- _DIRECTION A_: From the article on exporting copper scrap to Asia, extract the passage from "According to Lee, Chinese" up to and including "holdings, Lee said.", word for word.
- _DIRECTION B_: Extend the article on exporting copper scrap to Asia, picking up right after its last sentence.

- _DOCUMENT SECTION_:
----------------
Exporting Copper to Asia

Asia is still struggling from its financial meltdown of more than a year ago, and its copper scrap demand is still only about half its 1997 level, said Sam Lee, president of Sam Lee Enterprises Inc. (Westminster, Calif.). In Korea, for example, imports have fallen from more than 20,000 mt a month two years ago to just over 8,000 mt a month this year.

Though certain markets have recovered strongly, industrial and residential construction continue to lag, Lee said. Nevertheless, the market for copper scrap is showing signs of improvement. In his view, the copper scrap export business to Asia will come back “stronger than ever” within six months to a year because “the Asian market is and always will be a net importer of copper scrap.”

Looking at China and Hong Kong, Lee explained that following years of active trade, the Chinese government recently imposed new import restrictions that have temporarily shut down scrap shipments into China. There were several reasons behind this action, he said, with the net result being a “nightmare” for both buyers and sellers, with literally tens of thousands of containers held up at Chinese ports.

According to Lee, Chinese government officials found containers that were misdeclared and mislabeled, thus causing further delays. To discourage false importation of scrap metal, the government took several steps, such as increasing import duties and restricting licenses. The market, he said, hasn’t yet improved enough to offset these added costs. The bigger problem, he added, would be the devaluation of the Chinese currency.

The problems experienced in China caused what Lee termed an “overflow” of copper scrap throughout Asia. With fewer markets available, suppliers have been forced to make “cheap sales” to Korea and Japan, which he called “the only viable markets left in Asia.” In fact, many scrap traders are making “desperate sales” to maintain cash flow and limit inventory holdings, Lee said.

Despite the challenges to remaining a credible supplier, Lee recommended that exporters ought to think in terms of being long-term shippers to China to maintain market share. 

Contracts, he explained, are done year-round at fixed quantities, but allowances are made for premiums to be adjusted every quarter. Most contract business is based on the LME or Comex, though the LME is the preferred reference for most Asian business, Lee said.

In addition to price considerations, quality concerns have increased dramatically in the past few years. Importers who may have once preferred price over quality have changed and will now reject material that they previously just downgraded. Resolving a claim quickly is the best way to keep one’s standing and reputation with customers, observed Lee.
----------------
(Entries for locating named things)
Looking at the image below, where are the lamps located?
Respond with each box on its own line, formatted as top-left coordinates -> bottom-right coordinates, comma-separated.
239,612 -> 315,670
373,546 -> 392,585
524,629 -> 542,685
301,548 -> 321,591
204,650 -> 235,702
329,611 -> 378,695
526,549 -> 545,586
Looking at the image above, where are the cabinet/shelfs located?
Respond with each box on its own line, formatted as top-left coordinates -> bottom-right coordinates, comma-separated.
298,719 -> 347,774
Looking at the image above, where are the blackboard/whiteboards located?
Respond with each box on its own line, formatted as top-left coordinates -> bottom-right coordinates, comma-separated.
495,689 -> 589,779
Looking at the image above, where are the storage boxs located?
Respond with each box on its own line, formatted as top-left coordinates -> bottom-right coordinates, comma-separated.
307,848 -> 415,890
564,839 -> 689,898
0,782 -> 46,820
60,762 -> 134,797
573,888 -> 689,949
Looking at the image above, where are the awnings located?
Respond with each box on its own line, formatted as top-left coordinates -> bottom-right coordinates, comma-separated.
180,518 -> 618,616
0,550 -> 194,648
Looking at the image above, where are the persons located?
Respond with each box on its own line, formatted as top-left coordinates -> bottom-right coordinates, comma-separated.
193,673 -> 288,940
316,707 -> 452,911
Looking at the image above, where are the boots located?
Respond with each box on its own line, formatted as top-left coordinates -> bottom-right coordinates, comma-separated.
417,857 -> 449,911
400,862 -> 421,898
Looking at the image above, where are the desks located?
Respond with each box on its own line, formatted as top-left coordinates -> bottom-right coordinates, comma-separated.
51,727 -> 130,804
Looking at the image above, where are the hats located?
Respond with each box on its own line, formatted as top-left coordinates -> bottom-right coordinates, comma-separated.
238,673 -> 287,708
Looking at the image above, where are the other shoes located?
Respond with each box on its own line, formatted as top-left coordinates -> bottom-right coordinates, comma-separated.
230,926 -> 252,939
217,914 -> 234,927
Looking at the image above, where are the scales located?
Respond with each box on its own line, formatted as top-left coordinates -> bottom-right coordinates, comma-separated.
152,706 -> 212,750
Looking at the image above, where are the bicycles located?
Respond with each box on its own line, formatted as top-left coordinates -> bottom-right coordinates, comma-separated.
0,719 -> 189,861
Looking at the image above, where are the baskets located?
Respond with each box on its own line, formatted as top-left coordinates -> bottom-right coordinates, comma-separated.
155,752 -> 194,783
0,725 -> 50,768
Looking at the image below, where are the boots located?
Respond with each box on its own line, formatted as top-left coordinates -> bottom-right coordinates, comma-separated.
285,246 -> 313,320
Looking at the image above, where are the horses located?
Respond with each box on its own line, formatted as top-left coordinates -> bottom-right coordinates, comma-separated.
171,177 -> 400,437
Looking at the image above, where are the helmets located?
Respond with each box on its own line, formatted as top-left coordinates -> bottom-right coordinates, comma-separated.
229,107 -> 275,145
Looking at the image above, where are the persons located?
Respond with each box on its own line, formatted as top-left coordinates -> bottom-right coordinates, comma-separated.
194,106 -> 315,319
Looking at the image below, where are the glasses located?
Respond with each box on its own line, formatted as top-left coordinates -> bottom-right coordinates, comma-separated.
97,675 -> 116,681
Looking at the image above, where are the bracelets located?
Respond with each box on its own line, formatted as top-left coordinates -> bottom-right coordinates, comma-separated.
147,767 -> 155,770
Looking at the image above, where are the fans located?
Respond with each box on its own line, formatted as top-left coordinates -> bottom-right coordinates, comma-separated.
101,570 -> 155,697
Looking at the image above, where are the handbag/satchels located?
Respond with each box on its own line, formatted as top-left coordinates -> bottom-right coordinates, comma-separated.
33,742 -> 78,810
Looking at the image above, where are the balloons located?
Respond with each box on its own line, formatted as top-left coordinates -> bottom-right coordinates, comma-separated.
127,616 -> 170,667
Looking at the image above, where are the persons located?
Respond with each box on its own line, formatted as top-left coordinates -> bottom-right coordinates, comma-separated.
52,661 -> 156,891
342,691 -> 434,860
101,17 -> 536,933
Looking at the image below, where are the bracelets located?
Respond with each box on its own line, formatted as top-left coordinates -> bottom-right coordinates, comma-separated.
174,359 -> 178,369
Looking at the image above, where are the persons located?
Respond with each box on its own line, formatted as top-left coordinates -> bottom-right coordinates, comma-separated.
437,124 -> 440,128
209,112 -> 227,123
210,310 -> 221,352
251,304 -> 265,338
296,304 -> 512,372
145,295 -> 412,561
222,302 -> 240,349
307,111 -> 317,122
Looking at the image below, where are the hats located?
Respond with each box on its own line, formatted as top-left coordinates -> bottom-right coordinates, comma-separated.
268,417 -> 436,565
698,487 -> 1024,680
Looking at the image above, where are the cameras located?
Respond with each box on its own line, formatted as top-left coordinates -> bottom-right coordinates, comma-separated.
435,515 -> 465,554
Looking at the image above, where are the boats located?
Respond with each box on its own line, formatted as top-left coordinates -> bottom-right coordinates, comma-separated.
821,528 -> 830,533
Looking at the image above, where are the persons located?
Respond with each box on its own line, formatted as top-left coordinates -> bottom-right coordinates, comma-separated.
----------------
- _WRITTEN REPLY A_:
According to Lee, Chinese government officials found containers that were misdeclared and mislabeled, thus causing further delays. To discourage false importation of scrap metal, the government took several steps, such as increasing import duties and restricting licenses. The market, he said, hasn’t yet improved enough to offset these added costs. The bigger problem, he added, would be the devaluation of the Chinese currency.

The problems experienced in China caused what Lee termed an “overflow” of copper scrap throughout Asia. With fewer markets available, suppliers have been forced to make “cheap sales” to Korea and Japan, which he called “the only viable markets left in Asia.” In fact, many scrap traders are making “desperate sales” to maintain cash flow and limit inventory holdings, Lee said.

- _WRITTEN REPLY B_:
Seeking a Few Good Suppliers

Mi Ahn, president and CEO of PMX Industries Inc. (Cedar Rapids, Iowa), reviewed PMX’s entry into the North American market as a producer of copper sheet and strip. The facility, she noted, is now in its seventh year of production and is believed to be the third-largest rolling mill in the United States. PMX is a major supplier of copper alloy/brass strip and copper/ nickel-clad strip, the latter of which is made for the U.S. Mint for coinage.

PMX’s principal focus is building and nurturing what Ahn termed “copper-based partnerships” with its customers and raw material suppliers. The company is determined to be an ISO-certified “ideal supplier” that can provide just-in-time delivery with zero defects. 

In short, Ahn stated, PMX is committed to “delighting” its customers. This same theme, she said, carries all the way through the company’s operation, from meeting its customers’ expectations to finding ideal raw material suppliers. When considering scrap suppliers, PMX looks foremost for reliability—from packaging to on-time delivery with no margin for error. Suppliers, Ahn stressed, must be responsive and able to deliver “value”—and, in turn, “delight” PMX. 

These demands, she said, have trimmed PMX’s supplier base to a handful of what she termed “core customers” that currently sell PMX refined and scrap copper. In closing, she urged suppliers to get to know PMX as well as PMX knows itself.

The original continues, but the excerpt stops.